# TASK GOAL
Print all of the following records word for word, with no changes.

# DATA SUPPLIED

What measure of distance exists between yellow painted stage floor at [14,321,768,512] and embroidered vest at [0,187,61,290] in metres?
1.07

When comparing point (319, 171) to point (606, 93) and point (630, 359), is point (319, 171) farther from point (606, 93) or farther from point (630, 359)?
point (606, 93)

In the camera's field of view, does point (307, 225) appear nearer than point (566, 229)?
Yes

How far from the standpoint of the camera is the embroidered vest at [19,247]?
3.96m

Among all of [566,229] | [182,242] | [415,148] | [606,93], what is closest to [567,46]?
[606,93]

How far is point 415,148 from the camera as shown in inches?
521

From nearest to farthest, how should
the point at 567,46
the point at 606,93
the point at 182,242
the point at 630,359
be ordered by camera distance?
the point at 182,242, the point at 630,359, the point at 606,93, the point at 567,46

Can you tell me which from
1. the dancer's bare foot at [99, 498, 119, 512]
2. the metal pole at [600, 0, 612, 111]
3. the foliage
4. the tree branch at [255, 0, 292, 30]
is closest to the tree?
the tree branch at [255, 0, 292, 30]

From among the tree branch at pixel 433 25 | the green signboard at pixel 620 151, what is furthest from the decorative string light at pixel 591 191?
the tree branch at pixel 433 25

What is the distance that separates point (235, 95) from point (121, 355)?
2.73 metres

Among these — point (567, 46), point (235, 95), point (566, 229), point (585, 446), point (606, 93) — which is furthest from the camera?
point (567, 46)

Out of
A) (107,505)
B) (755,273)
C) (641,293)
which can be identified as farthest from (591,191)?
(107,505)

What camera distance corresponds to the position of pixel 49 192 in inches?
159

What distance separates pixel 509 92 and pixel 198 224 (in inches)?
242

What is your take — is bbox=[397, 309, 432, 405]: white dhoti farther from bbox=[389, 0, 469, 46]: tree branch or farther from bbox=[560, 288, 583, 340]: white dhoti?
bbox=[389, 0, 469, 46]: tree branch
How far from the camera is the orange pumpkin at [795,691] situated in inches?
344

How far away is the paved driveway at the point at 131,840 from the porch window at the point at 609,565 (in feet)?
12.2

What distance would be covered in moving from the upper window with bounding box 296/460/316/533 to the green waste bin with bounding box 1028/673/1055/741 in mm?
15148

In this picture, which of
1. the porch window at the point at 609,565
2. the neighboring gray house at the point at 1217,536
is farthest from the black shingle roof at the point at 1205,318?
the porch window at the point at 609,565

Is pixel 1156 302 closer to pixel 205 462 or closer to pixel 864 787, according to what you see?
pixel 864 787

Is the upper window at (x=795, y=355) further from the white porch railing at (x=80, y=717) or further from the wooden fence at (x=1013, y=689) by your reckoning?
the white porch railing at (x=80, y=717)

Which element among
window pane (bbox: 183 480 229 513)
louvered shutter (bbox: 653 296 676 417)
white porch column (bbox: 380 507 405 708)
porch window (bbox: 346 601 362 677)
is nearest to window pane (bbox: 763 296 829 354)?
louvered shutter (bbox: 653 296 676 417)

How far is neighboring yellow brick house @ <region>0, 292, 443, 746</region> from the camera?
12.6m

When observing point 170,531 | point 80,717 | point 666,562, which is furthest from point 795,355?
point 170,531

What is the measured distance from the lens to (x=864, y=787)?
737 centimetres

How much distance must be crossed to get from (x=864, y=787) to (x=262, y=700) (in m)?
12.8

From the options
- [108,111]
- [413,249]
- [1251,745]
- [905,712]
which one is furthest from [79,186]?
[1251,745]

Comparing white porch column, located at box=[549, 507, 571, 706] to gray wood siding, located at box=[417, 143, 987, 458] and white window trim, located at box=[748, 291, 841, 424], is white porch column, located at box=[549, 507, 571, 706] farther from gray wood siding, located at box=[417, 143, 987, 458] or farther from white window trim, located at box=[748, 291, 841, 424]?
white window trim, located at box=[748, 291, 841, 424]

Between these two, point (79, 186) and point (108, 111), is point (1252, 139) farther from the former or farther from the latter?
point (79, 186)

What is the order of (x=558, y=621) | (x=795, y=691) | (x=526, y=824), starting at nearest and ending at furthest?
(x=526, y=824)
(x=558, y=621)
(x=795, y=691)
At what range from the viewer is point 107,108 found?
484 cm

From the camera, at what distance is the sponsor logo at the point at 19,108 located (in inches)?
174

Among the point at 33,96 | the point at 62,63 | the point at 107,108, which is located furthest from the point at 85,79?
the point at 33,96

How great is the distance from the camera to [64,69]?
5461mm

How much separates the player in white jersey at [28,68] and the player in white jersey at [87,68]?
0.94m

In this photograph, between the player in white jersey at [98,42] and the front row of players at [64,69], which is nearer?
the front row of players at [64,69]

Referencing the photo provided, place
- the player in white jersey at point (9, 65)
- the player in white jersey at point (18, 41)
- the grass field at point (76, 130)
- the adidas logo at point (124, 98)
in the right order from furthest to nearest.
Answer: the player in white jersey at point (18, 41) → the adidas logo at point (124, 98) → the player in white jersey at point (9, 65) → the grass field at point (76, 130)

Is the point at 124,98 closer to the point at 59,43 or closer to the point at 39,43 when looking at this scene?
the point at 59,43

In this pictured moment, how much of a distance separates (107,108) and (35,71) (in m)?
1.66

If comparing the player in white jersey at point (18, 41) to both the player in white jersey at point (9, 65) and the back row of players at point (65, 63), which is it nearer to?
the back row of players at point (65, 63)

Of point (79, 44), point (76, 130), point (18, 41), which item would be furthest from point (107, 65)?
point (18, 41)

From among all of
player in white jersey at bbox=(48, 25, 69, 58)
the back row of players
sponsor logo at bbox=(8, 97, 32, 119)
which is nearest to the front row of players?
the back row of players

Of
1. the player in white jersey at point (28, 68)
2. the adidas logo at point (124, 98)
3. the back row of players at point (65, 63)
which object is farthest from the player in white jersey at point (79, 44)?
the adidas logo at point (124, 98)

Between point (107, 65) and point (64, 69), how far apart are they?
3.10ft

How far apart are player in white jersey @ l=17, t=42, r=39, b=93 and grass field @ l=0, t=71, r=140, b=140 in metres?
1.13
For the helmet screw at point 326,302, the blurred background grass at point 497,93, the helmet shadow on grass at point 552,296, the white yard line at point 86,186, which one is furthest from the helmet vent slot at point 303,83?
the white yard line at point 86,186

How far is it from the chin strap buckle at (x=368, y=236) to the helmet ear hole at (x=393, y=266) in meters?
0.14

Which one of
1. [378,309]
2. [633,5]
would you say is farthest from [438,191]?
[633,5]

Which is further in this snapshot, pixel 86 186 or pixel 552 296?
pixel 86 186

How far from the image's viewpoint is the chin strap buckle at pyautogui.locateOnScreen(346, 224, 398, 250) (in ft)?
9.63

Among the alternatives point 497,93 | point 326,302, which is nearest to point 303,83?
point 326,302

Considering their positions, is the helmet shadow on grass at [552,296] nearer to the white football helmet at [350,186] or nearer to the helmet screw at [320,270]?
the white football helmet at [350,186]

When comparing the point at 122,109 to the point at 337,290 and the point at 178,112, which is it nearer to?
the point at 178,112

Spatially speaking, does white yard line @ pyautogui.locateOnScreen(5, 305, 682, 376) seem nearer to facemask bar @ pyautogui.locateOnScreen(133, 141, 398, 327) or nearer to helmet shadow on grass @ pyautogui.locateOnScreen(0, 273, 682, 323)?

# THE RESULT
What measure of distance exists between yellow painted stage floor at [14,321,768,512] and embroidered vest at [0,187,61,290] in metres?
1.07

When comparing point (319, 171) to point (606, 93) and point (630, 359), is point (319, 171) farther from point (606, 93) or farther from point (630, 359)?
point (606, 93)

In the camera's field of view, does point (307, 225) appear nearer than point (566, 229)?
Yes

How far from the standpoint of the camera is the embroidered vest at [19,247]?
3.96m

Among all of [566,229] | [182,242] | [415,148] | [606,93], what is closest to [567,46]?
[606,93]

How far is point 415,148 from the camera as shown in inches?
521

From nearest to farthest, how should
the point at 567,46
the point at 606,93
the point at 182,242
the point at 630,359
be ordered by camera distance?
the point at 182,242, the point at 630,359, the point at 606,93, the point at 567,46

Can you tell me which from
1. the dancer's bare foot at [99, 498, 119, 512]
2. the metal pole at [600, 0, 612, 111]
3. the foliage
4. the tree branch at [255, 0, 292, 30]
is closest to the tree?
the tree branch at [255, 0, 292, 30]

From among the tree branch at pixel 433 25 | the green signboard at pixel 620 151, what is furthest from the decorative string light at pixel 591 191?
the tree branch at pixel 433 25

What is the distance that separates point (235, 95) from point (121, 355)?
2.73 metres

Among these — point (567, 46), point (235, 95), point (566, 229), point (585, 446), point (606, 93) — which is furthest from the camera?
point (567, 46)

Out of
A) (107,505)
B) (755,273)
C) (641,293)
which can be identified as farthest from (591,191)?
(107,505)

What camera distance corresponds to the position of pixel 49 192 in inches?
159

What distance separates pixel 509 92 and pixel 198 224 (in inches)?
242

What is your take — is bbox=[397, 309, 432, 405]: white dhoti farther from bbox=[389, 0, 469, 46]: tree branch or farther from bbox=[560, 288, 583, 340]: white dhoti?
bbox=[389, 0, 469, 46]: tree branch
How far from the camera is the orange pumpkin at [795,691] situated in inches?
344

How far away is the paved driveway at the point at 131,840 from the porch window at the point at 609,565 (in feet)?
12.2

What distance would be covered in moving from the upper window with bounding box 296/460/316/533 to the green waste bin with bounding box 1028/673/1055/741 in mm?
15148

In this picture, which of
1. the porch window at the point at 609,565
2. the neighboring gray house at the point at 1217,536
is farthest from the black shingle roof at the point at 1205,318?
the porch window at the point at 609,565

Is pixel 1156 302 closer to pixel 205 462 or closer to pixel 864 787, according to what you see?
pixel 864 787

Is the upper window at (x=795, y=355) further from the white porch railing at (x=80, y=717) or further from the wooden fence at (x=1013, y=689) by your reckoning?
the white porch railing at (x=80, y=717)

Which element among
window pane (bbox: 183 480 229 513)
louvered shutter (bbox: 653 296 676 417)
white porch column (bbox: 380 507 405 708)
porch window (bbox: 346 601 362 677)
is nearest to window pane (bbox: 763 296 829 354)?
louvered shutter (bbox: 653 296 676 417)

How far is neighboring yellow brick house @ <region>0, 292, 443, 746</region> from the camera?
12.6m

When observing point 170,531 | point 80,717 | point 666,562, which is furthest from point 795,355?
point 170,531

What is the measured distance from the lens to (x=864, y=787)?
737 centimetres

How much distance must be crossed to get from (x=864, y=787) to (x=262, y=700) (in m)?
12.8

From the options
- [108,111]
- [413,249]
- [1251,745]
- [905,712]
which one is furthest from [79,186]?
[1251,745]

Comparing white porch column, located at box=[549, 507, 571, 706] to gray wood siding, located at box=[417, 143, 987, 458] and white window trim, located at box=[748, 291, 841, 424], is white porch column, located at box=[549, 507, 571, 706] farther from gray wood siding, located at box=[417, 143, 987, 458] or farther from white window trim, located at box=[748, 291, 841, 424]?
white window trim, located at box=[748, 291, 841, 424]

Between these two, point (79, 186) and point (108, 111), is point (1252, 139) farther from the former or farther from the latter?
point (79, 186)

What is the order of (x=558, y=621) | (x=795, y=691) | (x=526, y=824), starting at nearest and ending at furthest?
(x=526, y=824)
(x=558, y=621)
(x=795, y=691)
At what range from the viewer is point 107,108 found?
484 cm

From the camera, at what distance is the sponsor logo at the point at 19,108 located (in inches)?
174

Among the point at 33,96 | the point at 62,63 | the point at 107,108, which is located furthest from the point at 85,79?
the point at 33,96

How great is the distance from the camera to [64,69]?
5461mm

How much separates the player in white jersey at [28,68] and the player in white jersey at [87,68]?
0.94m

In this photograph, between the player in white jersey at [98,42] and the front row of players at [64,69], which is nearer?
the front row of players at [64,69]

Referencing the photo provided, place
- the player in white jersey at point (9, 65)
- the player in white jersey at point (18, 41)
- the grass field at point (76, 130)
- the adidas logo at point (124, 98)
in the right order from furthest to nearest.
Answer: the player in white jersey at point (18, 41) → the adidas logo at point (124, 98) → the player in white jersey at point (9, 65) → the grass field at point (76, 130)

Is the point at 124,98 closer to the point at 59,43 or closer to the point at 39,43 when looking at this scene?
the point at 59,43

In this pictured moment, how much of a distance separates (107,108) and (35,71) (in m)?
1.66

If comparing the player in white jersey at point (18, 41) to both the player in white jersey at point (9, 65) and the back row of players at point (65, 63), which is it nearer to?
the back row of players at point (65, 63)

Of point (79, 44), point (76, 130), point (18, 41), which item would be furthest from point (107, 65)?
point (18, 41)

From among all of
player in white jersey at bbox=(48, 25, 69, 58)
the back row of players
sponsor logo at bbox=(8, 97, 32, 119)
which is nearest to the front row of players?
the back row of players

Of
1. the player in white jersey at point (28, 68)
2. the adidas logo at point (124, 98)
3. the back row of players at point (65, 63)
which object is farthest from the player in white jersey at point (79, 44)?
the adidas logo at point (124, 98)

Between point (107, 65) and point (64, 69), how far apart are they?
3.10ft

How far apart are player in white jersey @ l=17, t=42, r=39, b=93 and grass field @ l=0, t=71, r=140, b=140 in metres?
1.13
For the helmet screw at point 326,302, the blurred background grass at point 497,93, the helmet shadow on grass at point 552,296, the white yard line at point 86,186, which one is furthest from the helmet vent slot at point 303,83?
the white yard line at point 86,186

How far is it from the chin strap buckle at (x=368, y=236) to the helmet ear hole at (x=393, y=266) in meters?
0.14

Which one of
1. [378,309]
2. [633,5]
would you say is farthest from [438,191]?
[633,5]

Which is further in this snapshot, pixel 86 186 or pixel 552 296?
pixel 86 186

How far from the image's viewpoint is the chin strap buckle at pyautogui.locateOnScreen(346, 224, 398, 250) (in ft)?
9.63

Among the alternatives point 497,93 | point 326,302, which is nearest to point 303,83?
point 326,302

Considering their positions, is the helmet shadow on grass at [552,296] nearer to the white football helmet at [350,186] or nearer to the helmet screw at [320,270]?
the white football helmet at [350,186]

When comparing the point at 122,109 to the point at 337,290 and the point at 178,112, which is it nearer to?
the point at 178,112

Spatially speaking, does white yard line @ pyautogui.locateOnScreen(5, 305, 682, 376) seem nearer to facemask bar @ pyautogui.locateOnScreen(133, 141, 398, 327) or nearer to helmet shadow on grass @ pyautogui.locateOnScreen(0, 273, 682, 323)?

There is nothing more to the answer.